DATA LISTING —
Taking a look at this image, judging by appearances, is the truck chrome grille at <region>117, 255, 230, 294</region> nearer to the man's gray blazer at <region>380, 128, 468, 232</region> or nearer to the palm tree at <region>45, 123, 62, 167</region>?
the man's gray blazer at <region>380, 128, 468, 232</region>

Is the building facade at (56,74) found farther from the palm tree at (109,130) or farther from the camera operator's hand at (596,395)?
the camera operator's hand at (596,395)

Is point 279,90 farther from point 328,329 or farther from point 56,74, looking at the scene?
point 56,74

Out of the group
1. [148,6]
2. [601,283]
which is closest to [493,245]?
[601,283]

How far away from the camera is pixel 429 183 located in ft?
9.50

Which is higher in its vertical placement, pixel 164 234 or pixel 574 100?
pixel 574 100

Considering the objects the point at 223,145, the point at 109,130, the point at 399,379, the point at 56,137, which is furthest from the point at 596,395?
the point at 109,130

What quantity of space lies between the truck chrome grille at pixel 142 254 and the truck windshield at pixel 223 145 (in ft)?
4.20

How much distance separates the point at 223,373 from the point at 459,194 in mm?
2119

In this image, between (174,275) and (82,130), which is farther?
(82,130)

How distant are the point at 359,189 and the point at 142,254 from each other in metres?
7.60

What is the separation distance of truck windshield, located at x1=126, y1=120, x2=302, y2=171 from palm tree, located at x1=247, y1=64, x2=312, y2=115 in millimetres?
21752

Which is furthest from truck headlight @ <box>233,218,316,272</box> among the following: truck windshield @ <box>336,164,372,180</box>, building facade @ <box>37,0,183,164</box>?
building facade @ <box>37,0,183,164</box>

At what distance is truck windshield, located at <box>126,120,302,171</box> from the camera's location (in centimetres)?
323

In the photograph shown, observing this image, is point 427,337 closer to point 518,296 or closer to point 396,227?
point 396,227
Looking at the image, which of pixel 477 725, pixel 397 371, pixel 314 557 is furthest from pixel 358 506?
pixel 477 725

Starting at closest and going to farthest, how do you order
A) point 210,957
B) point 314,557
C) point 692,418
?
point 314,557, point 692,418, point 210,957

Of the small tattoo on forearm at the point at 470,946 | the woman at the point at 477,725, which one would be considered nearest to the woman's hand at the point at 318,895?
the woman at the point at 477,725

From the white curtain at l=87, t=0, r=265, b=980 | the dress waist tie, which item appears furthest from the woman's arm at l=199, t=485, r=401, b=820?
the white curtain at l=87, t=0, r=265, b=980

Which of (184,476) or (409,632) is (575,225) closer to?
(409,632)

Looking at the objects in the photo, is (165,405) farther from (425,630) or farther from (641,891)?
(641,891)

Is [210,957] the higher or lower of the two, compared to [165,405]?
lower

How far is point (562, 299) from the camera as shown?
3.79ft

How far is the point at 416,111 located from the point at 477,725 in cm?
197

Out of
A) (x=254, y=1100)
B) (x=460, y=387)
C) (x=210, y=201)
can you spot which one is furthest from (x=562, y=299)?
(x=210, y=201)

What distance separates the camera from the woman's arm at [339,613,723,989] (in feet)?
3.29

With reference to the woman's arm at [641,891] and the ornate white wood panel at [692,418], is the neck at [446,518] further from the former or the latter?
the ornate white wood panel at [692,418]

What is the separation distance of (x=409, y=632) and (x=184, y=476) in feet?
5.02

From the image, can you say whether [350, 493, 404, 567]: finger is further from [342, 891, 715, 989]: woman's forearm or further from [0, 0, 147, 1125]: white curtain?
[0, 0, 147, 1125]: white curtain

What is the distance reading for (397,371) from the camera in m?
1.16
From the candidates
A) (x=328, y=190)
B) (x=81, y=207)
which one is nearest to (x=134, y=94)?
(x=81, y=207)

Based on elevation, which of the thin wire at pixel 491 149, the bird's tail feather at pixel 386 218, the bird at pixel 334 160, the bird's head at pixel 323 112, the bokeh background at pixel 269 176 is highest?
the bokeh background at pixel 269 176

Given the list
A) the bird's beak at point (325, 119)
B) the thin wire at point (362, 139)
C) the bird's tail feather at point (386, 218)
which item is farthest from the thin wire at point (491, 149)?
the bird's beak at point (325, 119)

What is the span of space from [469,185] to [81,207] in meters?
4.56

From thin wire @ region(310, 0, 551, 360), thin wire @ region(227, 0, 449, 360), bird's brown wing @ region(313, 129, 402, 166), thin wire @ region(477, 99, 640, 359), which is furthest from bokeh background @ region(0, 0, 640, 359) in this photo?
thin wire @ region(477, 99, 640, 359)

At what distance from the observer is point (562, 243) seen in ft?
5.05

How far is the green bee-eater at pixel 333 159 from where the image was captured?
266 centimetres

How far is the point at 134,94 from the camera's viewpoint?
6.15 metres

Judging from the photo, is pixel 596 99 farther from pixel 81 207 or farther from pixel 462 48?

EXERCISE DIRECTIONS — Output the items from the line with "Given the list" up to and including the line with "6.15 metres", copying each line exactly.

OUTPUT BELOW —
Given the list
A) the bird's beak at point (325, 119)
B) the thin wire at point (362, 139)
C) the bird's tail feather at point (386, 218)
which item is farthest from the thin wire at point (491, 149)?
the bird's beak at point (325, 119)

What is the span of space from [469,185] to [81,207] in meters?
4.56

From thin wire @ region(310, 0, 551, 360), thin wire @ region(227, 0, 449, 360), bird's brown wing @ region(313, 129, 402, 166), thin wire @ region(477, 99, 640, 359), which is furthest from bokeh background @ region(0, 0, 640, 359) in this photo?
thin wire @ region(477, 99, 640, 359)

At what distance from the observer is point (562, 243) seen in ft?
5.05

How far is the green bee-eater at pixel 333 159 from where the image was captured?
266 centimetres

How far is the point at 134,94 from the camera's viewpoint?
6.15 metres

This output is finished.